Format the lines below as a JSON list of strings with one string per line, omitting blank lines. Leave the picture out of the list.

-------- Task inputs --------

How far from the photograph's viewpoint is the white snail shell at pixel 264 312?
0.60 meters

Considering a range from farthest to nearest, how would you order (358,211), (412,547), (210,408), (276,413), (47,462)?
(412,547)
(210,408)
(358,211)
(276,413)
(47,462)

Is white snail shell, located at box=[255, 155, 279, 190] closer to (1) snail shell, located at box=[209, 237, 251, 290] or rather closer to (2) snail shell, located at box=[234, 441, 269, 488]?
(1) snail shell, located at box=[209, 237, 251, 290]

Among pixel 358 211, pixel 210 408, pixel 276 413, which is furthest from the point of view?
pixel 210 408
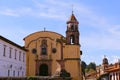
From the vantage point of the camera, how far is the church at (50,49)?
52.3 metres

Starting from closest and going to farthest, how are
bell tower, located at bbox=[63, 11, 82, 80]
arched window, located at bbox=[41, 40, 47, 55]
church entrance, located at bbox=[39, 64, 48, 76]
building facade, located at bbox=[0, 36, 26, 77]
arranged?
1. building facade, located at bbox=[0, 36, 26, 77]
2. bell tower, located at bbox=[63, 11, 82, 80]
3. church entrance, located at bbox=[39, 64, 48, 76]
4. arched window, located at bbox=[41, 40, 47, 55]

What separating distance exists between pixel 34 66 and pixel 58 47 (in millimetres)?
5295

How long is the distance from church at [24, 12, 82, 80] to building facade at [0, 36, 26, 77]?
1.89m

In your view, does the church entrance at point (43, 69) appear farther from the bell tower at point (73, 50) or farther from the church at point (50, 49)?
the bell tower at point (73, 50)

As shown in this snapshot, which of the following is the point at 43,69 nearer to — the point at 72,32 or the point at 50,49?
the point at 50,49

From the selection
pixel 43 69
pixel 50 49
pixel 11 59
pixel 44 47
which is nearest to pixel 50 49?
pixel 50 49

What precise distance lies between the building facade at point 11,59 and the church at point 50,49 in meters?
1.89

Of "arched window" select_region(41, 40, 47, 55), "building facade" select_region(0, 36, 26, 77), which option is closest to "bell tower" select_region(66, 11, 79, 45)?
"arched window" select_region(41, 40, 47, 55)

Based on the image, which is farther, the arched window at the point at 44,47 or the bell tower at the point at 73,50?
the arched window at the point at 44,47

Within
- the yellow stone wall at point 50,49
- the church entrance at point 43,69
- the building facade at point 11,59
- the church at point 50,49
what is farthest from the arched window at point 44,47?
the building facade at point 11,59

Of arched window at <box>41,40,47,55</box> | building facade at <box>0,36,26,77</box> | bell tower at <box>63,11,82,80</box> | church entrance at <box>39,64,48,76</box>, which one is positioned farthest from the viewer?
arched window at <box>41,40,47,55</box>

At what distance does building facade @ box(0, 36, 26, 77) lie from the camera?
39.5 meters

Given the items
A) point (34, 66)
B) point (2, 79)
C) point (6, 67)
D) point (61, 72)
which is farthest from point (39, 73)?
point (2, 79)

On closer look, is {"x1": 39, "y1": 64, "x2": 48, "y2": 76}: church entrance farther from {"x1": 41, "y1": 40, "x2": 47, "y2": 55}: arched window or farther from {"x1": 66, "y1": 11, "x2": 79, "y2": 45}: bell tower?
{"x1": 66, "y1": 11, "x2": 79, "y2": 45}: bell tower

--------

__Output__:
[
  "How far from the photograph's viewpoint is the white snail shell at pixel 264 312?",
  "0.60 meters",
  "Considering a range from farthest to nearest, how would you order (358,211), (412,547), (210,408), (276,413), (47,462)?",
  "(412,547)",
  "(210,408)",
  "(358,211)",
  "(276,413)",
  "(47,462)",
  "Is white snail shell, located at box=[255, 155, 279, 190] closer to (1) snail shell, located at box=[209, 237, 251, 290] or rather closer to (2) snail shell, located at box=[234, 441, 269, 488]?",
  "(1) snail shell, located at box=[209, 237, 251, 290]",
  "Among pixel 358 211, pixel 210 408, pixel 276 413, which is furthest from the point of view?",
  "pixel 210 408",
  "From the vantage point of the camera, how far is the church at (50,49)?",
  "52.3 metres",
  "Starting from closest and going to farthest, how are",
  "bell tower, located at bbox=[63, 11, 82, 80]",
  "arched window, located at bbox=[41, 40, 47, 55]",
  "church entrance, located at bbox=[39, 64, 48, 76]",
  "building facade, located at bbox=[0, 36, 26, 77]",
  "arranged?",
  "1. building facade, located at bbox=[0, 36, 26, 77]",
  "2. bell tower, located at bbox=[63, 11, 82, 80]",
  "3. church entrance, located at bbox=[39, 64, 48, 76]",
  "4. arched window, located at bbox=[41, 40, 47, 55]",
  "What separating distance exists between pixel 34 66 and pixel 58 47 (in millimetres)?",
  "5295",
  "How long is the distance from church at [24, 12, 82, 80] to building facade at [0, 36, 26, 77]?",
  "1.89m",
  "In your view, does the church entrance at point (43, 69) appear farther from the bell tower at point (73, 50) or farther from the church at point (50, 49)?",
  "the bell tower at point (73, 50)",
  "As shown in this snapshot, which of the following is the point at 43,69 nearer to — the point at 72,32 or the point at 50,49?",
  "the point at 50,49",
  "From the selection",
  "pixel 43 69",
  "pixel 50 49",
  "pixel 11 59",
  "pixel 44 47",
  "which is nearest to pixel 50 49?",
  "pixel 50 49",
  "What precise distance lies between the building facade at point 11,59 and the church at point 50,49 in meters?",
  "1.89",
  "Of \"arched window\" select_region(41, 40, 47, 55), \"building facade\" select_region(0, 36, 26, 77), which option is closest to \"bell tower\" select_region(66, 11, 79, 45)?",
  "\"arched window\" select_region(41, 40, 47, 55)",
  "Based on the image, which is farther, the arched window at the point at 44,47 or the bell tower at the point at 73,50?",
  "the arched window at the point at 44,47",
  "Within",
  "- the yellow stone wall at point 50,49",
  "- the church entrance at point 43,69",
  "- the building facade at point 11,59",
  "- the church at point 50,49",
  "what is farthest from the arched window at point 44,47?",
  "the building facade at point 11,59",
  "Of arched window at <box>41,40,47,55</box> | building facade at <box>0,36,26,77</box> | bell tower at <box>63,11,82,80</box> | church entrance at <box>39,64,48,76</box>, which one is positioned farthest from the viewer?",
  "arched window at <box>41,40,47,55</box>",
  "At what distance does building facade @ box(0, 36, 26, 77) lie from the camera?",
  "39.5 meters",
  "Given the items",
  "A) point (34, 66)",
  "B) point (2, 79)",
  "C) point (6, 67)",
  "D) point (61, 72)",
  "which is farthest from point (39, 73)?",
  "point (2, 79)",
  "On closer look, is {\"x1\": 39, \"y1\": 64, \"x2\": 48, \"y2\": 76}: church entrance farther from {\"x1\": 41, \"y1\": 40, \"x2\": 47, \"y2\": 55}: arched window or farther from {\"x1\": 66, \"y1\": 11, \"x2\": 79, \"y2\": 45}: bell tower?",
  "{\"x1\": 66, \"y1\": 11, \"x2\": 79, \"y2\": 45}: bell tower"
]